Is the motor rotation correct? Maybe the the fan blades were installed backward, or something was reinstalled backward when rebuilt causing reverse rotation.


----------



## tigeraid (Oct 14, 2011)

thestig3 said:


> Is the motor rotation correct? Maybe the the fan blades were installed backward, or something was reinstalled backward when rebuilt causing reverse rotation.

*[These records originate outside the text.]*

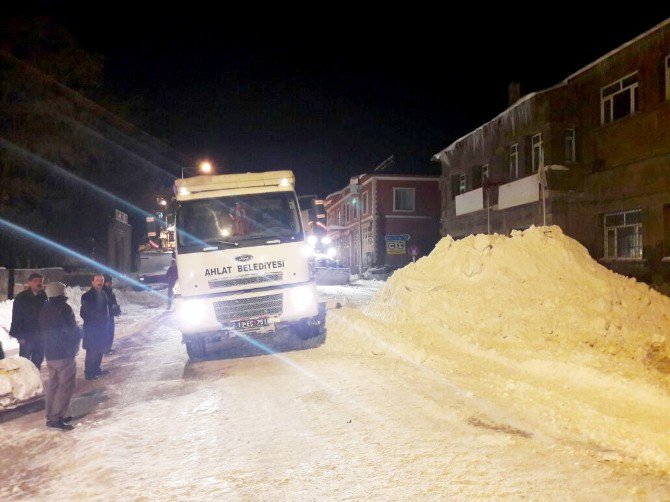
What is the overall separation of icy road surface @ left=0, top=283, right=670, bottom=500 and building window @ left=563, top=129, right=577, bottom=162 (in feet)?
56.6

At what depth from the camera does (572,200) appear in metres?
21.3

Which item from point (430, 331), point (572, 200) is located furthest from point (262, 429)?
point (572, 200)

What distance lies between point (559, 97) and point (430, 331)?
1542cm

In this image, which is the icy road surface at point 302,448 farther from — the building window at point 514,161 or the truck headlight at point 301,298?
the building window at point 514,161

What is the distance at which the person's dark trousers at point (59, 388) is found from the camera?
6.14m

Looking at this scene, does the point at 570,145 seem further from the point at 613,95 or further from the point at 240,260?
the point at 240,260

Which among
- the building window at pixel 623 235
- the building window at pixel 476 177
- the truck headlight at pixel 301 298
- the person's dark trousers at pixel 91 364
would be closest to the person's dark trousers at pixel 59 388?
the person's dark trousers at pixel 91 364

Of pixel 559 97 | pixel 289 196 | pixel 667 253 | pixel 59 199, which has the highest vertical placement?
pixel 559 97

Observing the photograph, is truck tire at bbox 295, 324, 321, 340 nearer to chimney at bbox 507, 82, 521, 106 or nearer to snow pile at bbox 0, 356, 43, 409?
snow pile at bbox 0, 356, 43, 409

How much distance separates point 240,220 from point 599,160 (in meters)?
15.2

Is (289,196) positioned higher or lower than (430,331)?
higher

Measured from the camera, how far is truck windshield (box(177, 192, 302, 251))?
932cm

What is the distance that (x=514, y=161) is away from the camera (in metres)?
25.1

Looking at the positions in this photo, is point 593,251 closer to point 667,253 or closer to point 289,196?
point 667,253
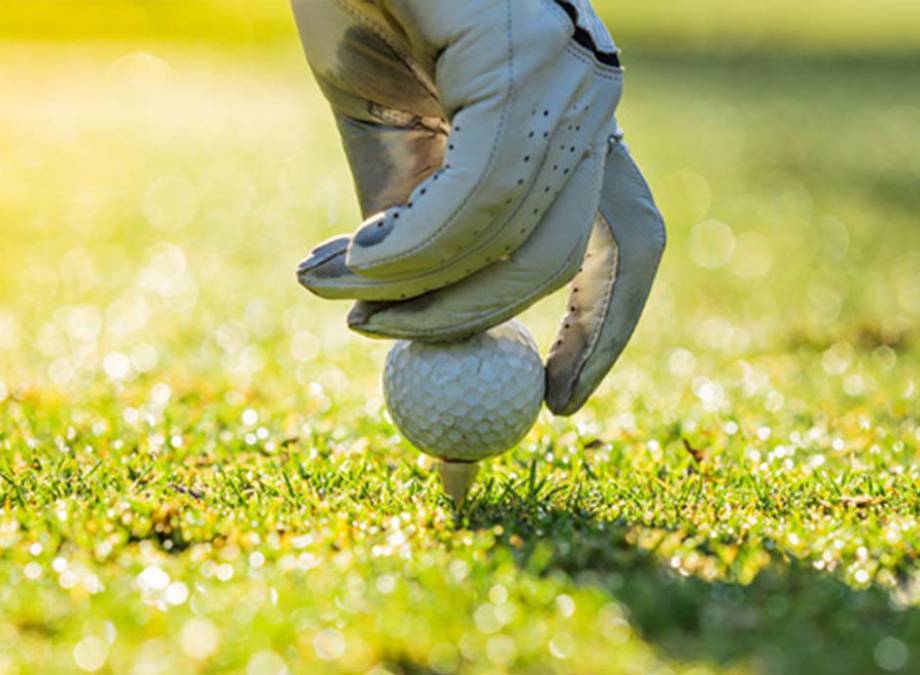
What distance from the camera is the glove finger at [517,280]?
3896 millimetres

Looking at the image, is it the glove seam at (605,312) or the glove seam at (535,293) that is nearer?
the glove seam at (535,293)

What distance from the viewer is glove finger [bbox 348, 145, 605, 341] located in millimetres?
3896

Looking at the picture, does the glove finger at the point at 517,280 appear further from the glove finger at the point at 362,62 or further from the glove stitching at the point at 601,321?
the glove finger at the point at 362,62

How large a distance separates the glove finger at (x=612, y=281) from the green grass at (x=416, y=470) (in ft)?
1.33

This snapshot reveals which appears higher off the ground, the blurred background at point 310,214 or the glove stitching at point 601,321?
the glove stitching at point 601,321

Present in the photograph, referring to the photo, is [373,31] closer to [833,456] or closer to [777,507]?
[777,507]

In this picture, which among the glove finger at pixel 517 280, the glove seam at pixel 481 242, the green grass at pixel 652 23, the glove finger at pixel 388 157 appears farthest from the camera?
the green grass at pixel 652 23

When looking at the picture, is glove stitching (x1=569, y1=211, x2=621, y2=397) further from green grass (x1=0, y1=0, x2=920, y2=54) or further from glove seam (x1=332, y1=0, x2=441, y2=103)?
green grass (x1=0, y1=0, x2=920, y2=54)

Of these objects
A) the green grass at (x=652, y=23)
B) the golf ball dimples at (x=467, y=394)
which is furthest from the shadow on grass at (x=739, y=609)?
the green grass at (x=652, y=23)

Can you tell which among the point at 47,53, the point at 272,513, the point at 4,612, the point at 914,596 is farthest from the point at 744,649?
the point at 47,53

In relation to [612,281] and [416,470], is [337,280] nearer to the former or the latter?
[612,281]

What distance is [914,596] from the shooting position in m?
3.68

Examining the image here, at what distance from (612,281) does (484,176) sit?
0.77 m

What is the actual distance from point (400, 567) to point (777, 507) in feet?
4.57
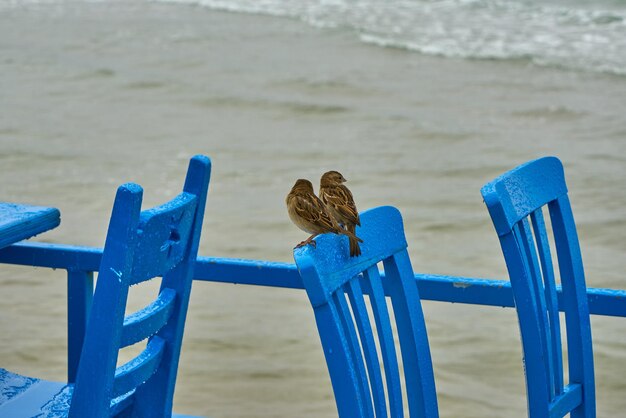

It's not backwards. But yeah, I called the rebuilder this morning and he's going to take another look at the motor... the only thing he can think of is, he installed shaft/bearing "down" slightly further into the body of the blower than it was, because the fan looked like it was rubbing a little... But that in term would've moved the blower cage around inside and it might not be making enough suction.


----------



## diyorpay (Sep 21, 2010)

ID fans are sensitive. 

I recommend looking here to match up:

http://www.fasco.com/documents/pgs068-095.pdf

http://www.fasco.com/documents/pgs051-059.pdf

Then order someplace like here
http://www.cshincorporated.com

Not sure gaskets are sold there. If you want to change just the blower wheel, see if your broken one has part # 8710-4358 stamped on back. If so, that's the SKU # at CSH Incorporated. When I ordered in September 2010, part was $23.34 plus $7.80 to ship. 989-723-8985


----------



## biggles (Jan 1, 2008)

the PS has only one tube port to go to the discharge section of the ID fan housing with that tube againg the pressure switch is to close to proof the air being injected into the burner and start the burner cycle:wink:


----------



## tigeraid (Oct 14, 2011)

biggles said:


> the PS has only one tube port to go to the discharge section of the ID fan housing with that tube againg the pressure switch is to close to proof the air being injected into the burner and start the burner cycle:wink:


Er... Sorry man, you lost me there. Could you reword that?


----------



## biggles (Jan 1, 2008)

sorry about ...:huh:...that, simply the PS is closing from the air pressure from the ID the switch doesn't control the ID


----------



## tigeraid (Oct 14, 2011)

I didn't say it did?

I said when the inducer comes on, it DOESN'T trip the pressure switch. If I suck on the hose, the switch trips, and everything works. So the inducer isn't generating enough pressure/vacuum to trip the switch.


----------



## beenthere (Oct 11, 2008)

Is the restrictor plate missing. Some units need one, some don't.


----------



## tigeraid (Oct 14, 2011)

Yes, the restrictor's in place. It was originally there, too.


----------



## tigeraid (Oct 14, 2011)

The furnace appears to be working fine now, at least for the last four tries... I suck-started it once myself, quickly replacing the hose and letting it warm up the house (it was damn cold.) Since then it appears to work normally.

I do notice the condensation trap is making a bit of a gurgling noise... is that normal?

EDIT: actually now that I think about it, if that venter motor still wasn't sucking at full capacity, it would cause more moisture buildup in the flue than normal, right? .... Guess I should take it back to the rebuilder. :/


----------



## beenthere (Oct 11, 2008)

On some units, an empty tap will cause the inducer to not be able to close the switch.


----------



## tigeraid (Oct 14, 2011)

Alright, it's been a whole day without any problems, so I think it's fixed. The motor rebuilder moved the blower cage "down" a bit inside the housing, closer toward the vacuum side, thinking that might do the trick. So far everything's working great, and I don't hear any gurgling from the condensate pump either.

Here's hoping. :thumbsup:


----------